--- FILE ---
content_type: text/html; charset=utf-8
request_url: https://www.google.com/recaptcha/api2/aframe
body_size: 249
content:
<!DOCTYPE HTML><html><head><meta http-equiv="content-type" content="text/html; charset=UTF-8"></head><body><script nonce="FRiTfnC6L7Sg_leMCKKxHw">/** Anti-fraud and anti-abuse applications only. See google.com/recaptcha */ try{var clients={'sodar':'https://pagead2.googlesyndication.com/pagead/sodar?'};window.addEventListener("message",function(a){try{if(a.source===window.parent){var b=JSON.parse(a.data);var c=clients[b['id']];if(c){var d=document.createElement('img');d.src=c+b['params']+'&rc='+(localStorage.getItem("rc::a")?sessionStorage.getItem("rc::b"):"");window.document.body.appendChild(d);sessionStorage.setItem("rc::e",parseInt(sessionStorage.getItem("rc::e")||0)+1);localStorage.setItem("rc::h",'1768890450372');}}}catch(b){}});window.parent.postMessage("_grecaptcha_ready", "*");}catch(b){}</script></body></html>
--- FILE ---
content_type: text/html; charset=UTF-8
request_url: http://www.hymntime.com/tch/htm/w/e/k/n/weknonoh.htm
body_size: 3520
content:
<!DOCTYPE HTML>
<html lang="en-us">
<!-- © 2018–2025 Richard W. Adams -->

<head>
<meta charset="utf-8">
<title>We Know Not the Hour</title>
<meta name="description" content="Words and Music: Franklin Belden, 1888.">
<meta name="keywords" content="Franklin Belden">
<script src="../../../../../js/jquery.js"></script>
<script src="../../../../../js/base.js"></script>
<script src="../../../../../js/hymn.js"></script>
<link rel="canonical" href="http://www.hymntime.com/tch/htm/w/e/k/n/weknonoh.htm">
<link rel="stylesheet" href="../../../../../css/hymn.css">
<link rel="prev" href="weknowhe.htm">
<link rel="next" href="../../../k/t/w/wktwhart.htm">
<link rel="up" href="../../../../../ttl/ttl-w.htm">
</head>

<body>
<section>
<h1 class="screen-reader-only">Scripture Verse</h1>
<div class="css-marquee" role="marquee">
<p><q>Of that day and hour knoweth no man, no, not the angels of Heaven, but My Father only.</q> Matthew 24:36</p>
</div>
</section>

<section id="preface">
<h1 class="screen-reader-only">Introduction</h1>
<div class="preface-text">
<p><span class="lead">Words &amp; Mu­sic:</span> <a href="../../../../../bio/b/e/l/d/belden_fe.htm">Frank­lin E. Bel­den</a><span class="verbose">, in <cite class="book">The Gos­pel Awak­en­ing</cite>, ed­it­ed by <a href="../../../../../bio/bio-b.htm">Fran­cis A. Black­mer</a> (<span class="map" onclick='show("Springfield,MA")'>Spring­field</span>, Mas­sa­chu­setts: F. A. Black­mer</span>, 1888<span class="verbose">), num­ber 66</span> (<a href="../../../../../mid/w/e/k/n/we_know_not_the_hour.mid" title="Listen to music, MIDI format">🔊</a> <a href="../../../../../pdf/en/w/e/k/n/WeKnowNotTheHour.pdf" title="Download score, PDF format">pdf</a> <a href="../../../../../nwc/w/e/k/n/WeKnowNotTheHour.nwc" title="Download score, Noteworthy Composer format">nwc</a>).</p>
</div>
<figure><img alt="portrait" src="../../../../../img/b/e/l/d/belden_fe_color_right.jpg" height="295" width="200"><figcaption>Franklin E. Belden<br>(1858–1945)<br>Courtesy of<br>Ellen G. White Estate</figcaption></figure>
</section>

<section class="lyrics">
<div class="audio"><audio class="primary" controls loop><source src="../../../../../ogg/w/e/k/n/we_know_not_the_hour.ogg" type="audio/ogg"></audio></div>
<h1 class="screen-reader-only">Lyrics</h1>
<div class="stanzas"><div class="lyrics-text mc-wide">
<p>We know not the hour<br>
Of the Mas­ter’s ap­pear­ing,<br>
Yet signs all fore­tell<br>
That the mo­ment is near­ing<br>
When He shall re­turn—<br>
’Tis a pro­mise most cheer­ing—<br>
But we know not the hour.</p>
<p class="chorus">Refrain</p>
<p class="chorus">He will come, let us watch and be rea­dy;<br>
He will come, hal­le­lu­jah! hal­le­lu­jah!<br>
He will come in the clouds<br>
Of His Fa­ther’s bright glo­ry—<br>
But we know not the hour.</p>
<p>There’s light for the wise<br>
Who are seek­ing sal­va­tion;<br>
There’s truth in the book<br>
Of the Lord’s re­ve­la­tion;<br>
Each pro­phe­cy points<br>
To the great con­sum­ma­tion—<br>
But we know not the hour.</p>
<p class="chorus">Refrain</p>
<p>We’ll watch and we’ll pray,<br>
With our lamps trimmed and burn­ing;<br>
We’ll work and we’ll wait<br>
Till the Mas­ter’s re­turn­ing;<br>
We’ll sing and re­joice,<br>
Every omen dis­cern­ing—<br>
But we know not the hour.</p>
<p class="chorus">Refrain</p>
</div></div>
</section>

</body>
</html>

----

Exercise prompt:
Using the data above, reproduce exactly the lines from the line that contains "Of the Mas­ter’s ap­pear­ing,<br>" through the line that contains "To the great con­sum­ma­tion—<br>", including both.

Task output:
Of the Mas­ter’s ap­pear­ing,<br>
Yet signs all fore­tell<br>
That the mo­ment is near­ing<br>
When He shall re­turn—<br>
’Tis a pro­mise most cheer­ing—<br>
But we know not the hour.</p>
<p class="chorus">Refrain</p>
<p class="chorus">He will come, let us watch and be rea­dy;<br>
He will come, hal­le­lu­jah! hal­le­lu­jah!<br>
He will come in the clouds<br>
Of His Fa­ther’s bright glo­ry—<br>
But we know not the hour.</p>
<p>There’s light for the wise<br>
Who are seek­ing sal­va­tion;<br>
There’s truth in the book<br>
Of the Lord’s re­ve­la­tion;<br>
Each pro­phe­cy points<br>
To the great con­sum­ma­tion—<br>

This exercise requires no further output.